▶ [Sağlanan metin]:
____________________

MİLLETİN GÜCÜ KİMSENİN ELİNDE DEĞİLDİR!...

 
 

Prof. Dr. Mustafa Özcan ÜLTANIR

 
 

23 Ocak 2017

 

Sayın Cumhurbaşkanı Erdoğan Meclis’te çatışmalara neden olan “Cumhurbaşkanlığı Sistemi Anayasa Değişikliği” için “Ne yaparsanız yapın, ne ederseniz edin, bu tasarı Meclis’ten çıkıp milletin önüne gidecektir” demişti, nitekim geçti. Peki millet bu değişikliği kabul edecek mi?

 

Sayın Cumhurbaşkanı “Millet ne karar veriyorsa bu karara hep birlikte eyvallah diyelim” diye de eklemişti. Pek tabii ki egemenlik milletin elindedir, yalnız milletin gücü kimsenin elinde ya da kontrolünde değildir. Milletin gücüne ilişkin bir örnek olarak, 9. Cumhurbaşkanı Demirel’in bir röportajımda anlattığını aktarmak istiyorum.

 

Rahmetli Demirel ile Türkiye barajlarının nasıl yapıldığını konuşuyorduk. 1950’li yılların başında, şimdi küçük sayılan Seyhan Barajı ve Hidroelektrik Santralı dönemin en büyük projesi idi. O günlerde halkın geleceğe olan umudunun simgesi durumuna gelmiş bu projeye 25 milyon dolar (evet yanlış okumuyorsunuz milyar değil milyon) kredinin Dünya Bankası’ndan alınabilmesi büyük siyasi başarı sayılıyordu.

 

Dönemin simgesi olan Seyhan projesiyle 974 günde tamamlanan tesis 8 Nisan 1956 günü açılır. Demirel o gün Celal Bayar’ın deyimiyle “Bizim Su Müdürü”, resmi göreviyle DSİ Genel Müdürü’dür. Barajın açılışını Demirel şöyle anlatmaya başlamıştı.

 

“Rahmetli Menderes, Bayar her ikisi de geldiler. Ayrıca, Koraltan da geldi. Yani, Cumhurbaşkanı, Başbakan, Meclis Başkanı orada idi. Bakanlar Kurulu büyük çoğunlukla katıldı. O günü dün gibi hatırlıyorum şimdi. O gün rahmetli Menderes, sabahleyin şehrin içinde bir nutuk verdi, çok güzel bir nutuktur.

____________________

▶ [Kaynaktan alıntı]:
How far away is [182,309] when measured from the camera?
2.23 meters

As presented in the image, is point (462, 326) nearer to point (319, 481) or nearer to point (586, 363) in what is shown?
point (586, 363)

____________________

▶ [Talimat]: Metindeki "Dönemin simgesi olan" ifadesinden "şöyle anlatmaya başlamıştı." ifadesine kadar olan bölümü hiç değiştirmeden kopyala. Veriler metinden ayrı, bağımsız bir malzemedir.

▶ [Görev çıktısı]:
Dönemin simgesi olan Seyhan projesiyle 974 günde tamamlanan tesis 8 Nisan 1956 günü açılır. Demirel o gün Celal Bayar’ın deyimiyle “Bizim Su Müdürü”, resmi göreviyle DSİ Genel Müdürü’dür. Barajın açılışını Demirel şöyle anlatmaya başlamıştı.